Traces of Efemerality

The Pedestal as Stage, the Spotlight as Exposure

When I presented the performance It’s Natural to the audience for the second time, I applied the foam onto cotton fabric instead of elastane, and the result was a much greater struggle to get inside. The cotton did not give me the space to enter the body as the elastane had, demanding a much stronger physical effort from me. I had not tested it beforehand as I had in previous instances, so when I performed it live in the gallery, the level of challenge, and perhaps exhaustion, added a much more visceral layer to the work. In this gallery presentation, I did not use the spotlight, only the pedestals; however, the ending of the performance became clearer and more defined through the complete removal of the foam body after struggling to inhabit it. In this documentation video, the process of exhaustion and the remnants left at the end of the presentation function as traces of the performance’s ephemerality and of the effort to emerge from that body.

Hybrid Staging

Returning to the subject of the pedestal. The pedestal was an important element in the development of the performance It’s Natural. I want to step back in the timeline of the process to explain a little more about the context in which this work was created. It’s Natural marked the beginning of my work-in-progress for the MFA in Intermedia, and therefore the beginning of my artistic research. This performance was first initiated and presented during a critique class, where the task was to develop a project out of theoretical and artistic concepts and to justify one’s practice in relation to theory. Because the program emphasizes process within Intermedia, a term coined by Dick Higgins to address art happening in dialogue between different media9, I saw in the use of the pedestal an object that could connect my performance to other artistic forms. Traditionally, the pedestal functions to elevate and stabilize the artwork, conferring authority and fixing it as an object of contemplation. 

In my performance, however, this role was subverted: instead of securing stability, the pedestal became a stage for instability and risk. It no longer elevated the body as a fixed object of authority but exposed its fragility, functioning as a staging of vulnerability itself, the vulnerability of identity, revealed as something unstable, shifting, and performative.  It evoked the stillness of sculpture, yet the presence of my moving body destabilized that stillness, producing an image that oscillated between object and action, sculpture and performance. Alongside the pedestal, the spotlight became crucial for exposing the way the body is perceived as a construction. As Butler reminds us, what we call the “natural body” is already produced through regulatory practices. Under the spotlight, my body was not seen as simply organic or natural; it was framed, staged, and made into representation. Together with the pedestal, these elements added further layers to reveal how bodies are inscribed by power hierarchy, under control. Rather than supporting an idea of a given body, they exposed the very norms that attempt to rule and confine it.

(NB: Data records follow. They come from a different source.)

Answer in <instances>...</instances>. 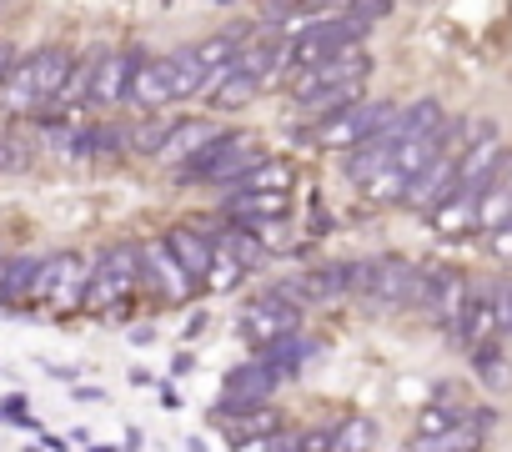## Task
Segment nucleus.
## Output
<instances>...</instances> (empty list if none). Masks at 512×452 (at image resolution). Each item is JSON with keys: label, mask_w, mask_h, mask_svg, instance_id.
I'll return each mask as SVG.
<instances>
[{"label": "nucleus", "mask_w": 512, "mask_h": 452, "mask_svg": "<svg viewBox=\"0 0 512 452\" xmlns=\"http://www.w3.org/2000/svg\"><path fill=\"white\" fill-rule=\"evenodd\" d=\"M71 61H76L71 51L46 46V51H36L31 61L11 66V76L0 81V106L16 111V116H26V111H51L56 96H61V86H66V76H71Z\"/></svg>", "instance_id": "1"}, {"label": "nucleus", "mask_w": 512, "mask_h": 452, "mask_svg": "<svg viewBox=\"0 0 512 452\" xmlns=\"http://www.w3.org/2000/svg\"><path fill=\"white\" fill-rule=\"evenodd\" d=\"M136 282H141V252H136V242L106 247V252L96 257V267H91L81 312H111V307H121Z\"/></svg>", "instance_id": "2"}, {"label": "nucleus", "mask_w": 512, "mask_h": 452, "mask_svg": "<svg viewBox=\"0 0 512 452\" xmlns=\"http://www.w3.org/2000/svg\"><path fill=\"white\" fill-rule=\"evenodd\" d=\"M392 101H352V106H342V111H332V116H322L317 121V146L322 151H352V146H362L367 136H377L387 121H392Z\"/></svg>", "instance_id": "3"}, {"label": "nucleus", "mask_w": 512, "mask_h": 452, "mask_svg": "<svg viewBox=\"0 0 512 452\" xmlns=\"http://www.w3.org/2000/svg\"><path fill=\"white\" fill-rule=\"evenodd\" d=\"M362 302H372L377 312H402V307H422V267L412 262H367V282L357 292Z\"/></svg>", "instance_id": "4"}, {"label": "nucleus", "mask_w": 512, "mask_h": 452, "mask_svg": "<svg viewBox=\"0 0 512 452\" xmlns=\"http://www.w3.org/2000/svg\"><path fill=\"white\" fill-rule=\"evenodd\" d=\"M86 282H91V262L76 257V252H61V257L41 262L31 302H46L51 312H81V302H86Z\"/></svg>", "instance_id": "5"}, {"label": "nucleus", "mask_w": 512, "mask_h": 452, "mask_svg": "<svg viewBox=\"0 0 512 452\" xmlns=\"http://www.w3.org/2000/svg\"><path fill=\"white\" fill-rule=\"evenodd\" d=\"M262 156H267V151L256 146L251 136H211V141L186 161V176H201V181H221V186H231L241 171H251Z\"/></svg>", "instance_id": "6"}, {"label": "nucleus", "mask_w": 512, "mask_h": 452, "mask_svg": "<svg viewBox=\"0 0 512 452\" xmlns=\"http://www.w3.org/2000/svg\"><path fill=\"white\" fill-rule=\"evenodd\" d=\"M136 252H141V277L151 282V292L161 297V302H191L196 297V277L176 262V252H171V242L161 237V242H136Z\"/></svg>", "instance_id": "7"}, {"label": "nucleus", "mask_w": 512, "mask_h": 452, "mask_svg": "<svg viewBox=\"0 0 512 452\" xmlns=\"http://www.w3.org/2000/svg\"><path fill=\"white\" fill-rule=\"evenodd\" d=\"M287 332H297V307H292V297L277 287V292H267V297H256L251 307H241V337L262 352V347H272L277 337H287Z\"/></svg>", "instance_id": "8"}, {"label": "nucleus", "mask_w": 512, "mask_h": 452, "mask_svg": "<svg viewBox=\"0 0 512 452\" xmlns=\"http://www.w3.org/2000/svg\"><path fill=\"white\" fill-rule=\"evenodd\" d=\"M372 71V56L352 41V46H342V51H332V56H322V61H312V66H302L292 81H287V91H292V101H307L312 91H322V86H332V81H352V76H367Z\"/></svg>", "instance_id": "9"}, {"label": "nucleus", "mask_w": 512, "mask_h": 452, "mask_svg": "<svg viewBox=\"0 0 512 452\" xmlns=\"http://www.w3.org/2000/svg\"><path fill=\"white\" fill-rule=\"evenodd\" d=\"M467 292H472V282L462 272H452V267H422V312H432L447 332L457 327V317L467 307Z\"/></svg>", "instance_id": "10"}, {"label": "nucleus", "mask_w": 512, "mask_h": 452, "mask_svg": "<svg viewBox=\"0 0 512 452\" xmlns=\"http://www.w3.org/2000/svg\"><path fill=\"white\" fill-rule=\"evenodd\" d=\"M362 31H367V26H362L357 16H337V21L307 26V31H302L297 41H287V46H292V61H297V71H302V66H312V61H322V56H332V51L352 46Z\"/></svg>", "instance_id": "11"}, {"label": "nucleus", "mask_w": 512, "mask_h": 452, "mask_svg": "<svg viewBox=\"0 0 512 452\" xmlns=\"http://www.w3.org/2000/svg\"><path fill=\"white\" fill-rule=\"evenodd\" d=\"M502 141L492 136V126L487 131H477L472 141H467V151H462V161H457V186L462 191H472V196H482L492 181H497V166H502ZM452 186V191H457Z\"/></svg>", "instance_id": "12"}, {"label": "nucleus", "mask_w": 512, "mask_h": 452, "mask_svg": "<svg viewBox=\"0 0 512 452\" xmlns=\"http://www.w3.org/2000/svg\"><path fill=\"white\" fill-rule=\"evenodd\" d=\"M282 377H287V372H282L272 357L246 362L241 372H231V397L221 402V412L231 417V412H241V407H251V402H267V397H272V387H277Z\"/></svg>", "instance_id": "13"}, {"label": "nucleus", "mask_w": 512, "mask_h": 452, "mask_svg": "<svg viewBox=\"0 0 512 452\" xmlns=\"http://www.w3.org/2000/svg\"><path fill=\"white\" fill-rule=\"evenodd\" d=\"M452 337H457L462 347H482V342H497V337H502V327H497V302H492V282L467 292V307H462Z\"/></svg>", "instance_id": "14"}, {"label": "nucleus", "mask_w": 512, "mask_h": 452, "mask_svg": "<svg viewBox=\"0 0 512 452\" xmlns=\"http://www.w3.org/2000/svg\"><path fill=\"white\" fill-rule=\"evenodd\" d=\"M131 76H136V56H121V51H106L96 56V76H91V106H121L126 91H131Z\"/></svg>", "instance_id": "15"}, {"label": "nucleus", "mask_w": 512, "mask_h": 452, "mask_svg": "<svg viewBox=\"0 0 512 452\" xmlns=\"http://www.w3.org/2000/svg\"><path fill=\"white\" fill-rule=\"evenodd\" d=\"M126 101L141 106V111H161V106H171L176 91H171V71H166V61H136V76H131Z\"/></svg>", "instance_id": "16"}, {"label": "nucleus", "mask_w": 512, "mask_h": 452, "mask_svg": "<svg viewBox=\"0 0 512 452\" xmlns=\"http://www.w3.org/2000/svg\"><path fill=\"white\" fill-rule=\"evenodd\" d=\"M211 136H216V126H211V121H196V116H191V121H171V126H166V136H161L156 161H166V166H186V161H191Z\"/></svg>", "instance_id": "17"}, {"label": "nucleus", "mask_w": 512, "mask_h": 452, "mask_svg": "<svg viewBox=\"0 0 512 452\" xmlns=\"http://www.w3.org/2000/svg\"><path fill=\"white\" fill-rule=\"evenodd\" d=\"M427 216H432L437 232H447V237H457V232H477V196L457 186V191H447Z\"/></svg>", "instance_id": "18"}, {"label": "nucleus", "mask_w": 512, "mask_h": 452, "mask_svg": "<svg viewBox=\"0 0 512 452\" xmlns=\"http://www.w3.org/2000/svg\"><path fill=\"white\" fill-rule=\"evenodd\" d=\"M226 216H236V221L287 216V191H241V186H231V196H226Z\"/></svg>", "instance_id": "19"}, {"label": "nucleus", "mask_w": 512, "mask_h": 452, "mask_svg": "<svg viewBox=\"0 0 512 452\" xmlns=\"http://www.w3.org/2000/svg\"><path fill=\"white\" fill-rule=\"evenodd\" d=\"M166 242H171V252H176V262L206 287V267H211V237H201V232H191V226H171L166 232Z\"/></svg>", "instance_id": "20"}, {"label": "nucleus", "mask_w": 512, "mask_h": 452, "mask_svg": "<svg viewBox=\"0 0 512 452\" xmlns=\"http://www.w3.org/2000/svg\"><path fill=\"white\" fill-rule=\"evenodd\" d=\"M241 272H246L241 252L231 247V237H226V232H216V237H211V267H206V287H211V292H231V287L241 282Z\"/></svg>", "instance_id": "21"}, {"label": "nucleus", "mask_w": 512, "mask_h": 452, "mask_svg": "<svg viewBox=\"0 0 512 452\" xmlns=\"http://www.w3.org/2000/svg\"><path fill=\"white\" fill-rule=\"evenodd\" d=\"M36 272H41V262H36V257H16V262H0V307L31 302V292H36Z\"/></svg>", "instance_id": "22"}, {"label": "nucleus", "mask_w": 512, "mask_h": 452, "mask_svg": "<svg viewBox=\"0 0 512 452\" xmlns=\"http://www.w3.org/2000/svg\"><path fill=\"white\" fill-rule=\"evenodd\" d=\"M166 71H171V91H176V101H186V96H201L206 66H201L196 46H181L176 56H166Z\"/></svg>", "instance_id": "23"}, {"label": "nucleus", "mask_w": 512, "mask_h": 452, "mask_svg": "<svg viewBox=\"0 0 512 452\" xmlns=\"http://www.w3.org/2000/svg\"><path fill=\"white\" fill-rule=\"evenodd\" d=\"M362 86H367V76H352V81H332V86H322V91H312L307 101H297V106H307L317 121L322 116H332V111H342V106H352V101H362Z\"/></svg>", "instance_id": "24"}, {"label": "nucleus", "mask_w": 512, "mask_h": 452, "mask_svg": "<svg viewBox=\"0 0 512 452\" xmlns=\"http://www.w3.org/2000/svg\"><path fill=\"white\" fill-rule=\"evenodd\" d=\"M231 186H241V191H287V186H292V166H287V161L262 156L251 171H241Z\"/></svg>", "instance_id": "25"}, {"label": "nucleus", "mask_w": 512, "mask_h": 452, "mask_svg": "<svg viewBox=\"0 0 512 452\" xmlns=\"http://www.w3.org/2000/svg\"><path fill=\"white\" fill-rule=\"evenodd\" d=\"M91 76H96V61H71V76H66V86H61V96H56L51 111L71 116V111L91 106Z\"/></svg>", "instance_id": "26"}, {"label": "nucleus", "mask_w": 512, "mask_h": 452, "mask_svg": "<svg viewBox=\"0 0 512 452\" xmlns=\"http://www.w3.org/2000/svg\"><path fill=\"white\" fill-rule=\"evenodd\" d=\"M472 367H477L482 387H492V392H512V362L497 352V342H482V347H472Z\"/></svg>", "instance_id": "27"}, {"label": "nucleus", "mask_w": 512, "mask_h": 452, "mask_svg": "<svg viewBox=\"0 0 512 452\" xmlns=\"http://www.w3.org/2000/svg\"><path fill=\"white\" fill-rule=\"evenodd\" d=\"M236 417V442H246V447H256L262 437H272L277 427H282V417L272 412V407H262V402H251V407H241V412H231Z\"/></svg>", "instance_id": "28"}, {"label": "nucleus", "mask_w": 512, "mask_h": 452, "mask_svg": "<svg viewBox=\"0 0 512 452\" xmlns=\"http://www.w3.org/2000/svg\"><path fill=\"white\" fill-rule=\"evenodd\" d=\"M256 91H262V81H256L251 71H236V66H231V71H226V81L211 91V101H216V111H241Z\"/></svg>", "instance_id": "29"}, {"label": "nucleus", "mask_w": 512, "mask_h": 452, "mask_svg": "<svg viewBox=\"0 0 512 452\" xmlns=\"http://www.w3.org/2000/svg\"><path fill=\"white\" fill-rule=\"evenodd\" d=\"M377 442V427L367 417H352L342 422V432H332V447H372Z\"/></svg>", "instance_id": "30"}, {"label": "nucleus", "mask_w": 512, "mask_h": 452, "mask_svg": "<svg viewBox=\"0 0 512 452\" xmlns=\"http://www.w3.org/2000/svg\"><path fill=\"white\" fill-rule=\"evenodd\" d=\"M166 126H171V121H146V126H136V131H131L126 141H131L136 151L156 156V151H161V136H166Z\"/></svg>", "instance_id": "31"}, {"label": "nucleus", "mask_w": 512, "mask_h": 452, "mask_svg": "<svg viewBox=\"0 0 512 452\" xmlns=\"http://www.w3.org/2000/svg\"><path fill=\"white\" fill-rule=\"evenodd\" d=\"M387 11H392V0H347V16H357L362 26L387 21Z\"/></svg>", "instance_id": "32"}, {"label": "nucleus", "mask_w": 512, "mask_h": 452, "mask_svg": "<svg viewBox=\"0 0 512 452\" xmlns=\"http://www.w3.org/2000/svg\"><path fill=\"white\" fill-rule=\"evenodd\" d=\"M26 161H31V151H21V141L0 136V171H21Z\"/></svg>", "instance_id": "33"}, {"label": "nucleus", "mask_w": 512, "mask_h": 452, "mask_svg": "<svg viewBox=\"0 0 512 452\" xmlns=\"http://www.w3.org/2000/svg\"><path fill=\"white\" fill-rule=\"evenodd\" d=\"M11 66H16V51H11L6 41H0V81H6V76H11Z\"/></svg>", "instance_id": "34"}, {"label": "nucleus", "mask_w": 512, "mask_h": 452, "mask_svg": "<svg viewBox=\"0 0 512 452\" xmlns=\"http://www.w3.org/2000/svg\"><path fill=\"white\" fill-rule=\"evenodd\" d=\"M497 181H502V186H507V191H512V151H507V156H502V166H497Z\"/></svg>", "instance_id": "35"}, {"label": "nucleus", "mask_w": 512, "mask_h": 452, "mask_svg": "<svg viewBox=\"0 0 512 452\" xmlns=\"http://www.w3.org/2000/svg\"><path fill=\"white\" fill-rule=\"evenodd\" d=\"M337 0H297V11H332Z\"/></svg>", "instance_id": "36"}, {"label": "nucleus", "mask_w": 512, "mask_h": 452, "mask_svg": "<svg viewBox=\"0 0 512 452\" xmlns=\"http://www.w3.org/2000/svg\"><path fill=\"white\" fill-rule=\"evenodd\" d=\"M0 262H6V257H0Z\"/></svg>", "instance_id": "37"}]
</instances>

The paradox that I absorbed through my readings of Butler, and that resonates in my own sense of anguish, is that without norms there is no subject, but with norms the subject appears fixed. It is only in the repetition of those norms that agency can emerge. This paradox became visible in my artistic research, though at first in an unconscious way. I was not initially thinking of using the pedestal and the spotlight, but these elements appeared as the process unfolded, once I reflected on the process of doing. This reveals something fundamental about artistic research: unlike the scientific method, which requires each step to be justified beforehand, artistic research allows meaning to emerge in and through practice. Knowledge is produced not by applying a pre-existing plan but by working with what arises, and then reflecting on it.